The first line of the entries through the line bearing "Researchers investigated prosody": copy these lines exactly and return nothing else.

Entries taken from a collection

== Segment start ==

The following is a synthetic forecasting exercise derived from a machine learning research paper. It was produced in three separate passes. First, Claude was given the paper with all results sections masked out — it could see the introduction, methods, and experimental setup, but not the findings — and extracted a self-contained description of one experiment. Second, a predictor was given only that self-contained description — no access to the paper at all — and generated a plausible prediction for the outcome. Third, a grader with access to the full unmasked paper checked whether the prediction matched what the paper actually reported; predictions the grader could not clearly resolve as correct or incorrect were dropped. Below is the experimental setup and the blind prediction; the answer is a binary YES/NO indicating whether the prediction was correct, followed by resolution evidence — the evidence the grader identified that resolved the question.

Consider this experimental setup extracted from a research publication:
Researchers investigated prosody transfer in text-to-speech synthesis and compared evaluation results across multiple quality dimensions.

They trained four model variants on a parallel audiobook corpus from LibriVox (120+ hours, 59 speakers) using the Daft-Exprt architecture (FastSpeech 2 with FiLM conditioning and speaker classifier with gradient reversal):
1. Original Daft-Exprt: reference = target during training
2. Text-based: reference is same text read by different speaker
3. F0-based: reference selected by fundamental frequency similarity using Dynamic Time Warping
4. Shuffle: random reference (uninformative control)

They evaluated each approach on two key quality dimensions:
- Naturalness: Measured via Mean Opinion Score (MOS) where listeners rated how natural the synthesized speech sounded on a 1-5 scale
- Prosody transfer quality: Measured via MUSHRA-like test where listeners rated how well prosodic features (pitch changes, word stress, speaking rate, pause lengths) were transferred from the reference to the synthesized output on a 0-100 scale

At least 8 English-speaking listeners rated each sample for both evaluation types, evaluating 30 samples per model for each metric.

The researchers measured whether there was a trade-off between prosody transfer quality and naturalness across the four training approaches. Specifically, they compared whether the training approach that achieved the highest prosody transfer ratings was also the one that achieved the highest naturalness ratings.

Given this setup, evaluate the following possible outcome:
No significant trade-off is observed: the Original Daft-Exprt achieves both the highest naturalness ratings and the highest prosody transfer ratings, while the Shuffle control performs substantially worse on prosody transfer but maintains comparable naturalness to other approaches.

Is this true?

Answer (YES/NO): NO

== Segment end ==

▶ _Exercise solution_:
The following is a synthetic forecasting exercise derived from a machine learning research paper. It was produced in three separate passes. First, Claude was given the paper with all results sections masked out — it could see the introduction, methods, and experimental setup, but not the findings — and extracted a self-contained description of one experiment. Second, a predictor was given only that self-contained description — no access to the paper at all — and generated a plausible prediction for the outcome. Third, a grader with access to the full unmasked paper checked whether the prediction matched what the paper actually reported; predictions the grader could not clearly resolve as correct or incorrect were dropped. Below is the experimental setup and the blind prediction; the answer is a binary YES/NO indicating whether the prediction was correct, followed by resolution evidence — the evidence the grader identified that resolved the question.

Consider this experimental setup extracted from a research publication:
Researchers investigated prosody transfer in text-to-speech synthesis and compared evaluation results across multiple quality dimensions.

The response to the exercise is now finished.